Le marché européen a atteint 842 milliards d'euros en 2024, avec une croissance réelle de +4,6 % en volume (source : EuroCommerce). Et la France s'y est imposée comme le premier marché e-commerce d'Europe, devant le Royaume-Uni, l'Espagne et l'Allemagne.

Deux signaux utiles pour les boutiques qui envisagent l'export :

  • L'Europe du Sud a progressé de +9 % en 2024 (Espagne, Italie, Portugal) : des marchés accessibles et proches culturellement pour une première expansion hors de France.
  • La croissance européenne est hétérogène : +18 % en Europe de l'Est, +6 % en Europe de l'Ouest.
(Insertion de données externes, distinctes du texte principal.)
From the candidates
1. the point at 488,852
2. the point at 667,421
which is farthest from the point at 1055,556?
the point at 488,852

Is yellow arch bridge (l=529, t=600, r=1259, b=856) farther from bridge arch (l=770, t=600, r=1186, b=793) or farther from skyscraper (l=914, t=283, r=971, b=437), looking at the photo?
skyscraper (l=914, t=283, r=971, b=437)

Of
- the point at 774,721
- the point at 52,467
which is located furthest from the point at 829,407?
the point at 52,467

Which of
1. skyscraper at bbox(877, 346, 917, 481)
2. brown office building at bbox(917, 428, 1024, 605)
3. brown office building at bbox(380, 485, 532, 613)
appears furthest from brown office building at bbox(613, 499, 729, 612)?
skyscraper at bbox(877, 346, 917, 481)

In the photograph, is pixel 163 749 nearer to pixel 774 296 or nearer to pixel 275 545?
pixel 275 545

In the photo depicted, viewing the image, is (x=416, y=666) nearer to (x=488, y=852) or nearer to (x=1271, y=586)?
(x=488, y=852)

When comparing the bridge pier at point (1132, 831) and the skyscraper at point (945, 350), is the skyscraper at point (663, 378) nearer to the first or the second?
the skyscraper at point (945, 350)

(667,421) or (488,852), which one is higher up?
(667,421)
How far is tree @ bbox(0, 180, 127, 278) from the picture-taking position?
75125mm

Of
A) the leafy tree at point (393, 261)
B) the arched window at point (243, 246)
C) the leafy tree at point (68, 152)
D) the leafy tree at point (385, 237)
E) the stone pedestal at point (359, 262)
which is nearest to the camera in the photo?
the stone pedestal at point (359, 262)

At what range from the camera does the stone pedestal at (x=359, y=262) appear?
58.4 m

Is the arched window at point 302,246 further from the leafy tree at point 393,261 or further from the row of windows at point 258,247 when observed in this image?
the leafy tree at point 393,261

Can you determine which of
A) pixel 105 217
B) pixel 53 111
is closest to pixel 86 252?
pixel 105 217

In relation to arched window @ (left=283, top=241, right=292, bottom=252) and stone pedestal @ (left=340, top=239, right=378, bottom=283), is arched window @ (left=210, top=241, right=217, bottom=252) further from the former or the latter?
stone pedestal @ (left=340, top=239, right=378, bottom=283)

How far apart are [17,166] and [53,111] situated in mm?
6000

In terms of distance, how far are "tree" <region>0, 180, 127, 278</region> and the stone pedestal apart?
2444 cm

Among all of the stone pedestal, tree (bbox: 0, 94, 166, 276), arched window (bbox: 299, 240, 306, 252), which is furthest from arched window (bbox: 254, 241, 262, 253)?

Choisir son marché d'export n'est pas une question de volume global, mais de pertinence pour votre offre.

Si vous songez à vendre en dehors de la France, l'Europe du Sud est le point d'entrée le plus naturel. Comparez les options d'expédition vers l'Europe pour évaluer ce que ça représente concrètement pour votre boutique.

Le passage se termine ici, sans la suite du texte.